Ma - come spesso accade - questa è la condizione migliore per potersi fare un'idea personale e priva di pregiudizi di un film. Ebbene, a me BlacKkKlansman è piaciuto parecchio, perché riesce a parlare con equilibrio e senza semplificazioni eccessive di un tema complesso qual è il razzismo e il rapporto tra comunità bianca e nera negli Stati Uniti.
L'occasione è l'autobiografia di Ron Stallworth (interpretato dal bravissimo John David Washington) da cui è tratto questo film.

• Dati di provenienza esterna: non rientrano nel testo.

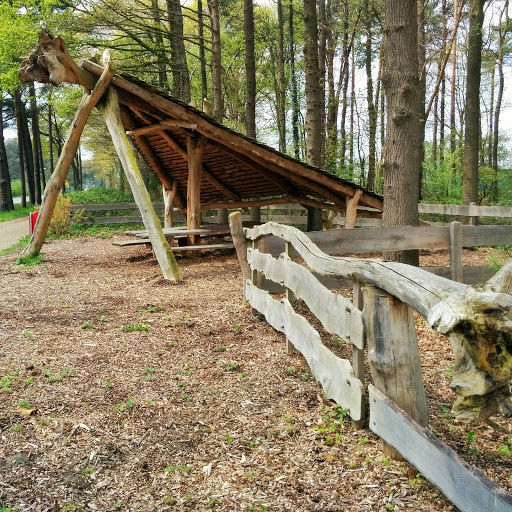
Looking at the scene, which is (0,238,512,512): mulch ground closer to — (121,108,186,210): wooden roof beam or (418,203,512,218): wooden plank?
(121,108,186,210): wooden roof beam

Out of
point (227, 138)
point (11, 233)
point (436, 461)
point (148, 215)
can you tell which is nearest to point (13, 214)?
point (11, 233)

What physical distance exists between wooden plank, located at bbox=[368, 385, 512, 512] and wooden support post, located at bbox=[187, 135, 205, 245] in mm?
8358

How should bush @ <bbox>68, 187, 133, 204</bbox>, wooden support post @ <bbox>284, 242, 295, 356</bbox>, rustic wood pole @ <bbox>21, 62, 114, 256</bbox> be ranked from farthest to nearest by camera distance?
bush @ <bbox>68, 187, 133, 204</bbox> → rustic wood pole @ <bbox>21, 62, 114, 256</bbox> → wooden support post @ <bbox>284, 242, 295, 356</bbox>

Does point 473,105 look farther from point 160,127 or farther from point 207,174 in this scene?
point 160,127

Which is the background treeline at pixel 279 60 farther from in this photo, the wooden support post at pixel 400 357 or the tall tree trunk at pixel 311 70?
the wooden support post at pixel 400 357

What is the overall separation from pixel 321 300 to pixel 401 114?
3.92m

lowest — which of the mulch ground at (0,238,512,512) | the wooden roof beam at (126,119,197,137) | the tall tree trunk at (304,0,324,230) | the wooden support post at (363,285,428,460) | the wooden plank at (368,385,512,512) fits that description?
the mulch ground at (0,238,512,512)

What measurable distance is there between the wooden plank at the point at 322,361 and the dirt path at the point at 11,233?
38.7 feet

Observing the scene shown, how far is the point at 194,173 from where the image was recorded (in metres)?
10.7

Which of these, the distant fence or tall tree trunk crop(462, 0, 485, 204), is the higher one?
tall tree trunk crop(462, 0, 485, 204)

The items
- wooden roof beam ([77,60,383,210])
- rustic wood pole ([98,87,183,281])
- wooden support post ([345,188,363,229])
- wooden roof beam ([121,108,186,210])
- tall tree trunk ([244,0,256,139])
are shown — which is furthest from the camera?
tall tree trunk ([244,0,256,139])

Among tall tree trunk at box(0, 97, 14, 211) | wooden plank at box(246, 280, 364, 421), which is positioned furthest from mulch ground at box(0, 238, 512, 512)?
tall tree trunk at box(0, 97, 14, 211)

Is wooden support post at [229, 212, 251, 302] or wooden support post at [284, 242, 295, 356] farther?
wooden support post at [229, 212, 251, 302]

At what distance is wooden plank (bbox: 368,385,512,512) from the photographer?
74.0 inches
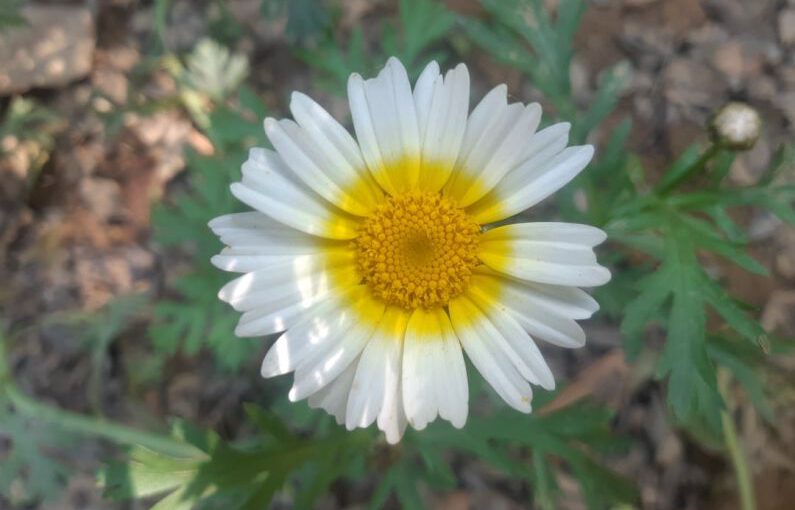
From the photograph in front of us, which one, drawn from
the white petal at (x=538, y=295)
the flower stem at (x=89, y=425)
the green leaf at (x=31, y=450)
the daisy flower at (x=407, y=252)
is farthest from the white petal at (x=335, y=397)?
the green leaf at (x=31, y=450)

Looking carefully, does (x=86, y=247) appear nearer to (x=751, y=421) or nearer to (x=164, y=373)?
(x=164, y=373)

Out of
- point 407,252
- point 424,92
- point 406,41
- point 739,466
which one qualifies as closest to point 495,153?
point 424,92

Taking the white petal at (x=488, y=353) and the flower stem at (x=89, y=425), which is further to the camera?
→ the flower stem at (x=89, y=425)

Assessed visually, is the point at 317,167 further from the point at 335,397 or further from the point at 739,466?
the point at 739,466

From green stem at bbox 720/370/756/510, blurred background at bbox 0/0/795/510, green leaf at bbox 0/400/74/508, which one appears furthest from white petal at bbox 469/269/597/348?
green leaf at bbox 0/400/74/508

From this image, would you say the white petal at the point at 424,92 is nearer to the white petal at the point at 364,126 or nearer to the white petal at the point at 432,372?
the white petal at the point at 364,126

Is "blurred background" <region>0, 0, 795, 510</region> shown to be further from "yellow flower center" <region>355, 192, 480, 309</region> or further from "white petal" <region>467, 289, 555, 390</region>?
"white petal" <region>467, 289, 555, 390</region>
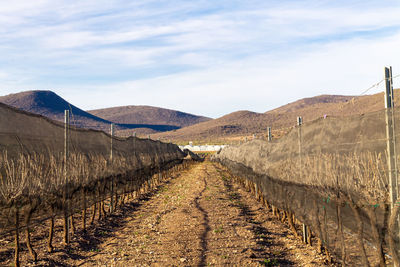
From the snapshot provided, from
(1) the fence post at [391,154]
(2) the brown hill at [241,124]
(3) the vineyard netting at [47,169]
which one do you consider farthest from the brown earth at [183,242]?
(2) the brown hill at [241,124]

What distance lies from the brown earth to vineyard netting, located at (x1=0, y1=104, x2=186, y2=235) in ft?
2.58

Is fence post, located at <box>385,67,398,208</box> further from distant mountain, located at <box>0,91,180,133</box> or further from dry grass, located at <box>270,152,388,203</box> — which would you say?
distant mountain, located at <box>0,91,180,133</box>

Stallworth è noto per essere stato, negli anni Settanta (in piena età di contrapposizione tra le comunità bianca e nera americane) il primo poliziotto afroamericano di Colorado Springs, il quale dopo essere stato messo a occuparsi dell'archivio del dipartimento, chiede di poter passare ai servizi sotto copertura. E così, prima viene mandato a indagare sulle attività del gruppo Black Panther, poi però riesce a creare un contatto con il Ku Klux Klan locale ai cui incontri partecipa grazie alla collaborazione del collega Flip (Adam Driver) che gli fa da controfigura.

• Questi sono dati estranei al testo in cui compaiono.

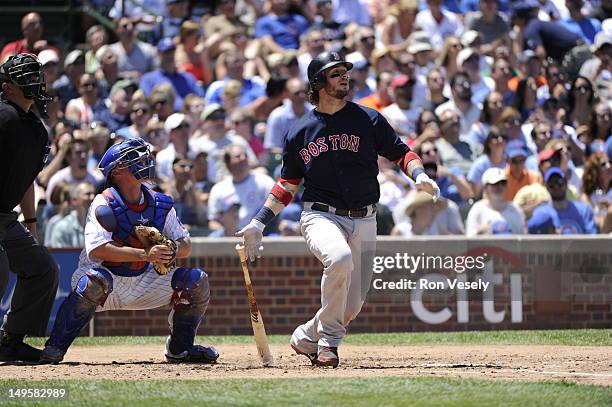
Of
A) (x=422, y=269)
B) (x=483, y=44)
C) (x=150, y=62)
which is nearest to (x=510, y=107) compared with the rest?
(x=483, y=44)

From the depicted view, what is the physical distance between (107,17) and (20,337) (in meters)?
9.70

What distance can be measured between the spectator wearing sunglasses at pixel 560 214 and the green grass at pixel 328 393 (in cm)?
551

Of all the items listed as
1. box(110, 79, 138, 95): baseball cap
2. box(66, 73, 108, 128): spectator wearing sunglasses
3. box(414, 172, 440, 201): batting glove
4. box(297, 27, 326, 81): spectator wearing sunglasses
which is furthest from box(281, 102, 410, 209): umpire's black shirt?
box(297, 27, 326, 81): spectator wearing sunglasses

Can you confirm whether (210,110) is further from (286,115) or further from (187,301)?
(187,301)

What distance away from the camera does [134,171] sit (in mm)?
8141

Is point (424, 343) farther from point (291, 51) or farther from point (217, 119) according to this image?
point (291, 51)

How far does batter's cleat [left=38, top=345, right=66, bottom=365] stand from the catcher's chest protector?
66 centimetres

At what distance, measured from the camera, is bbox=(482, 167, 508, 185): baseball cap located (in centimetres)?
1244

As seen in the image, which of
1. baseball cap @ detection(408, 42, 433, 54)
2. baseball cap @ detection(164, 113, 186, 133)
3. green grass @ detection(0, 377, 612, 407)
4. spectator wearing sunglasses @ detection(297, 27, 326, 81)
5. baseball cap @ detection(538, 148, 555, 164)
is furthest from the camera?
baseball cap @ detection(408, 42, 433, 54)

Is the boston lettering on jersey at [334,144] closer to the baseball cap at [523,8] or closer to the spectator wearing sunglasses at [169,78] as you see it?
the spectator wearing sunglasses at [169,78]

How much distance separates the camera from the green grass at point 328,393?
6.42 meters

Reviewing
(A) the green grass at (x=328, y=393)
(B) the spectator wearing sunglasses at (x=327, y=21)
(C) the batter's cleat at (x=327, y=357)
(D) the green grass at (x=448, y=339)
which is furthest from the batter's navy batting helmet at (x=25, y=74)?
(B) the spectator wearing sunglasses at (x=327, y=21)

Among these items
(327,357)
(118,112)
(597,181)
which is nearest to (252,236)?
(327,357)

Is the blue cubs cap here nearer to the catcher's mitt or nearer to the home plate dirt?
the home plate dirt
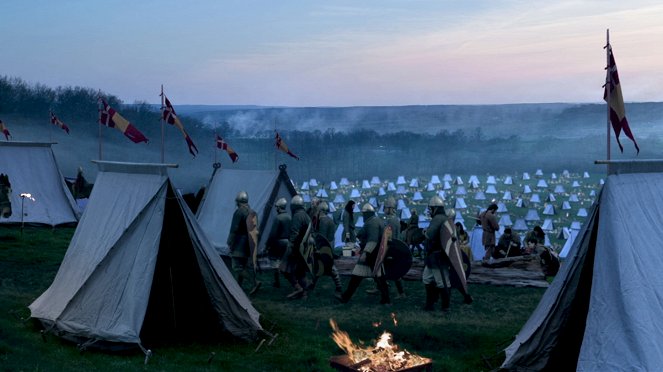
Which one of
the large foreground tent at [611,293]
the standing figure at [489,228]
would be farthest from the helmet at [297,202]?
the large foreground tent at [611,293]

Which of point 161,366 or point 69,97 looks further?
point 69,97

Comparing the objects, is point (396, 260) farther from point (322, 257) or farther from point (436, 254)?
point (322, 257)

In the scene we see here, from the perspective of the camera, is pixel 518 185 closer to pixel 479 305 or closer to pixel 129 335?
pixel 479 305

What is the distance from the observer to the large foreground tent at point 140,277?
1128cm

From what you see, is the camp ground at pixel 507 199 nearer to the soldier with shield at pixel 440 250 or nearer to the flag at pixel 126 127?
the soldier with shield at pixel 440 250

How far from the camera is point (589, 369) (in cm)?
870

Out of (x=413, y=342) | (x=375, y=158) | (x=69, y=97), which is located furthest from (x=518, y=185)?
(x=413, y=342)

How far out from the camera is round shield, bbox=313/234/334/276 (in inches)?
629

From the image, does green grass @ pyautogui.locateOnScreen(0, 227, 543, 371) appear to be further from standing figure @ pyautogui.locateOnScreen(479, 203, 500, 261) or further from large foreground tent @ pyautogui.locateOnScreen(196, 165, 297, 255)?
standing figure @ pyautogui.locateOnScreen(479, 203, 500, 261)

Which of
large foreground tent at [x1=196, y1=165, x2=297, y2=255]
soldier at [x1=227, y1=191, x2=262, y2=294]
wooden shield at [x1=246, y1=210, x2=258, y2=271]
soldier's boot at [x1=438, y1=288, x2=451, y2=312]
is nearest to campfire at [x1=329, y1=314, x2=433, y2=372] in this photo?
soldier's boot at [x1=438, y1=288, x2=451, y2=312]

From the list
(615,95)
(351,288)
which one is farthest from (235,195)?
(615,95)

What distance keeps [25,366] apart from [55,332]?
1.63 metres

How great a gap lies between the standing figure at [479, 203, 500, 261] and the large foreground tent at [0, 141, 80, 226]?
45.8ft

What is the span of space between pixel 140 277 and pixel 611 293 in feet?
21.0
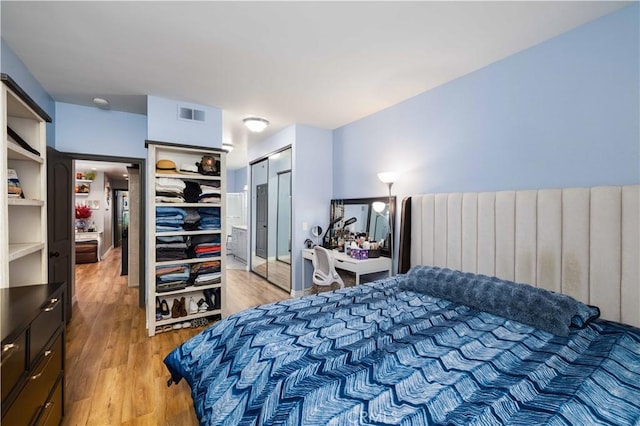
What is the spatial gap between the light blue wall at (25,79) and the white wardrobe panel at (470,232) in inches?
155

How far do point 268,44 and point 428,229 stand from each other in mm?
2262

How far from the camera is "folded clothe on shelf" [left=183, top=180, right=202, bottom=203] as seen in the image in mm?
3269

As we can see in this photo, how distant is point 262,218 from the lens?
5.57 metres

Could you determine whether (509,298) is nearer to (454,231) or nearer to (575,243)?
(575,243)

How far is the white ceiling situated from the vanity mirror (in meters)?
1.33

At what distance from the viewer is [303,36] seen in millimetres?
2105

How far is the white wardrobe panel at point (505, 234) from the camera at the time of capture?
228 cm

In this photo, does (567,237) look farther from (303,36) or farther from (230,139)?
(230,139)

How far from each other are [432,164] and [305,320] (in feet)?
7.18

Stallworth e Flip riusciranno così a sventare un attentato progettato dall'organizzazione, sebbene dovranno poi arrendersi all'insabbiamento dell'indagine e all'impossibilità di cambiare il mondo dall'interno, cosa che il regista sembra ribadire quando dalla narrazione del passato passa - senza soluzione di continuità - a mostrarci le immagini del presente, quelle degli scontri verificati in varie città degli Stati Uniti negli ultimi tempi, a dimostrare che la questione razziale in America è ancora di scottante attualità.
La cosa però più apprezzabile del film - al di là del coraggio mostrato nell'affrontare il tema - è lo spirito con cui esso viene trattato. Il registro ironico, magnificamente rappresentato dalla figura di Stallworth, lungi dal togliere serietà e drammaticità agli eventi raccontati, diventa un potente strumento di lotta, capace di arrivare a tutti in maniera diretta. Spike Lee fa suo il motto "Una risata vi seppellirà" e sembra qui richiamare la lezione chapliniana nel mostrare il lato ridicolo del male.

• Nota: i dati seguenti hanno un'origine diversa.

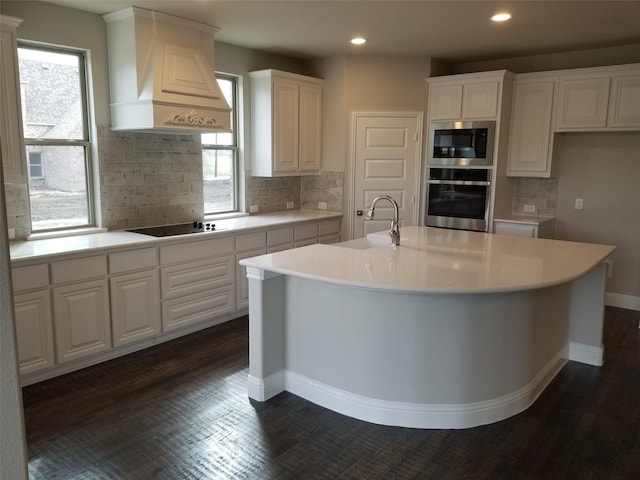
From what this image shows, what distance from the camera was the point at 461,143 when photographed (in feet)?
17.6

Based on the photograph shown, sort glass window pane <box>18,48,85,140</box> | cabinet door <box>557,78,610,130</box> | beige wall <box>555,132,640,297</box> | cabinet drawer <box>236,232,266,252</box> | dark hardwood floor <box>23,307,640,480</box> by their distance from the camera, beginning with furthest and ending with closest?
beige wall <box>555,132,640,297</box>, cabinet door <box>557,78,610,130</box>, cabinet drawer <box>236,232,266,252</box>, glass window pane <box>18,48,85,140</box>, dark hardwood floor <box>23,307,640,480</box>

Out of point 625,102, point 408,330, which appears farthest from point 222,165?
point 625,102

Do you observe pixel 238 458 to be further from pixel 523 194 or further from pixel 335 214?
pixel 523 194

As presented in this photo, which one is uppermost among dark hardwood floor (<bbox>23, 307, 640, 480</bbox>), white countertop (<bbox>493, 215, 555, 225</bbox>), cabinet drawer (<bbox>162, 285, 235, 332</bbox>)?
white countertop (<bbox>493, 215, 555, 225</bbox>)

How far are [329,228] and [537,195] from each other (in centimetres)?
234

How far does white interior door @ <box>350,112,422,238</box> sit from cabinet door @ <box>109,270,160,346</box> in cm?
258

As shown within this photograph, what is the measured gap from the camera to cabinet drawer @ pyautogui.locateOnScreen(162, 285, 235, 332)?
13.4 ft

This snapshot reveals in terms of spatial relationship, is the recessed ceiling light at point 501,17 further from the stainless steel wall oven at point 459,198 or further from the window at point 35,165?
the window at point 35,165

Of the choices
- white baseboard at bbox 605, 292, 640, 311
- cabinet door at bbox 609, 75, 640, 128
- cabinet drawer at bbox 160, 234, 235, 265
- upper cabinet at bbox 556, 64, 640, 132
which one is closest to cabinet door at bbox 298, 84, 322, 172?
cabinet drawer at bbox 160, 234, 235, 265

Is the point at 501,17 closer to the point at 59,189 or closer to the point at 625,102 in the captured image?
the point at 625,102

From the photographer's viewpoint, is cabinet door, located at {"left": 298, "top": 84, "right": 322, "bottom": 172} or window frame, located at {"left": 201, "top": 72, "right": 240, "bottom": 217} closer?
→ window frame, located at {"left": 201, "top": 72, "right": 240, "bottom": 217}

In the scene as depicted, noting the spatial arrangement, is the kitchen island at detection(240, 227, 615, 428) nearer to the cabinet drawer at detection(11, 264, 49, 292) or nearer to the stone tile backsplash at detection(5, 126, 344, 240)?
the cabinet drawer at detection(11, 264, 49, 292)

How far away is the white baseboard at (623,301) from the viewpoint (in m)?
5.12

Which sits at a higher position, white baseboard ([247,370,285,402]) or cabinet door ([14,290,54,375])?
cabinet door ([14,290,54,375])
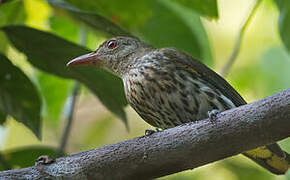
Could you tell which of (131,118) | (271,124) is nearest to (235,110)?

Questa ironia consente tra l'altro al regista, attraverso il suo protagonista, di mantenere le distanze un po' da tutti, evitando scontate prese di posizione ideologiche. Così se da un lato Lee forse semplifica la realtà, idealizzando Stallworth e la sua esperienza di polizia, dall'altro lo fa probabilmente per non cadere in contrapposizioni manichee e offrire una visione più complessa della realtà, dove non sempre è facilissimo tracciare una linea netta di demarcazione tra i buoni e i cattivi, basandosi soltanto su una variabile (ad esempio il colore della pelle).
La bandiera americana rovesciata e privata dei colori che compare sullo schermo alla fine del film ci suggerisce che le cose apparentemente scontate si posso guardare da punti di vista diversi e basta poco perché trasmettano un significato alternativo a quello tradizionale. Ed è un po' questo esercizio che Spike Lee ci aiuta a fare guardando il suo film.